--- TASK GOAL ---
Reproduce every one of the following records, substituting "most distant" for each occurrence of "farthest" and keeping everything else unchanged.

--- --- ---

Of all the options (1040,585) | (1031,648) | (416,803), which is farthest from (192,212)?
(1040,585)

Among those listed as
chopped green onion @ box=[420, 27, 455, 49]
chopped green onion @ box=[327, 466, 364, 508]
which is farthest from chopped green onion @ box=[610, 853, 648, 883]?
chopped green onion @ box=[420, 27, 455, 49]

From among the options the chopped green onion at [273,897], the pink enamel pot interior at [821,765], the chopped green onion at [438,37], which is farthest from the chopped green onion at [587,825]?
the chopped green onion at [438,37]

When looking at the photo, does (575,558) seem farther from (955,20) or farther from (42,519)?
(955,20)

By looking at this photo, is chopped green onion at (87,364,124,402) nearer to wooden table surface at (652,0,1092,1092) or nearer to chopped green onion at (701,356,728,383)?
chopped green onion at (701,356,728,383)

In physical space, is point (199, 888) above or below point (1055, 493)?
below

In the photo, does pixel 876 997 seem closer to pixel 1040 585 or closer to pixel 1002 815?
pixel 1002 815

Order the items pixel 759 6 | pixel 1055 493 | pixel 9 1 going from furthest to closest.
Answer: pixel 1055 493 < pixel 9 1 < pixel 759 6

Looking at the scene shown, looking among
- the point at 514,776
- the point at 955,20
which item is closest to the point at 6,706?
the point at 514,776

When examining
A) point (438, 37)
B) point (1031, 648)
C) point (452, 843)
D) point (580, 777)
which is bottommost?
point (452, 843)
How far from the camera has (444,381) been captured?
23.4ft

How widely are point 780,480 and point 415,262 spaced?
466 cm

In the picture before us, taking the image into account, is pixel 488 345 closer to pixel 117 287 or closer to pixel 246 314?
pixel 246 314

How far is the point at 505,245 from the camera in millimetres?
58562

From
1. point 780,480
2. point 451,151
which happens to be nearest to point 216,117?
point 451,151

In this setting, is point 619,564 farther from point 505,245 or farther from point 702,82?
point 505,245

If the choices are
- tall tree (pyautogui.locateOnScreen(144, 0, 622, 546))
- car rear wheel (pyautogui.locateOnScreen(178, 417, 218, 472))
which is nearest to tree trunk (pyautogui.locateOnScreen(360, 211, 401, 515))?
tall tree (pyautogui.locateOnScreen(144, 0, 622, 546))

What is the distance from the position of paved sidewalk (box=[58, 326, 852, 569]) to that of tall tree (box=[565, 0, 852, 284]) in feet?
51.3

--- --- ---

--- WORKED ANSWER ---
Of all the options (1040,585) | (1031,648) | (416,803), which is most distant from (192,212)?
(1040,585)

Among those listed as
chopped green onion @ box=[420, 27, 455, 49]
chopped green onion @ box=[327, 466, 364, 508]
which is most distant from chopped green onion @ box=[610, 853, 648, 883]?
chopped green onion @ box=[420, 27, 455, 49]

From among the options the chopped green onion at [273,897], the pink enamel pot interior at [821,765], the chopped green onion at [438,37], which is most distant from the chopped green onion at [587,825]?
the chopped green onion at [438,37]

When looking at the photo, does (575,558) seem farther from (955,20) or farther from (42,519)?
(955,20)

By looking at this photo, is chopped green onion at (87,364,124,402) nearer to wooden table surface at (652,0,1092,1092) or nearer to chopped green onion at (701,356,728,383)?
chopped green onion at (701,356,728,383)

In physical space, is point (199, 888) above or below point (1055, 493)?
below

In the photo, does pixel 876 997 seem closer to pixel 1040 585 or closer to pixel 1002 815?
pixel 1002 815

Order the items pixel 759 6 | pixel 1055 493 | pixel 9 1 going from furthest to closest.
Answer: pixel 1055 493 < pixel 9 1 < pixel 759 6

Looking at the scene shown, looking among
- the point at 514,776
- the point at 955,20
which item is closest to the point at 6,706?
the point at 514,776

When examining
A) point (438, 37)
B) point (1031, 648)
C) point (452, 843)
D) point (580, 777)
which is bottommost?
point (452, 843)
How far from the camera has (444,381) been captured?
23.4ft

How widely are point 780,480 and point 415,262 spaced?
466 cm

In the picture before us, taking the image into account, is pixel 488 345 closer to pixel 117 287 or closer to pixel 246 314?
pixel 246 314

How far is the point at 505,245 from the camera in millimetres?
58562

From
1. point 780,480
2. point 451,151
which happens to be nearest to point 216,117?
point 451,151

In this setting, is point 619,564 farther from point 505,245 or farther from point 702,82?
point 505,245

If the choices are
- tall tree (pyautogui.locateOnScreen(144, 0, 622, 546))
- car rear wheel (pyautogui.locateOnScreen(178, 417, 218, 472))
which is nearest to tree trunk (pyautogui.locateOnScreen(360, 211, 401, 515))?
tall tree (pyautogui.locateOnScreen(144, 0, 622, 546))

What is the distance from the position of paved sidewalk (box=[58, 326, 852, 569]) to that of tall tree (box=[565, 0, 852, 284]) in feet?
51.3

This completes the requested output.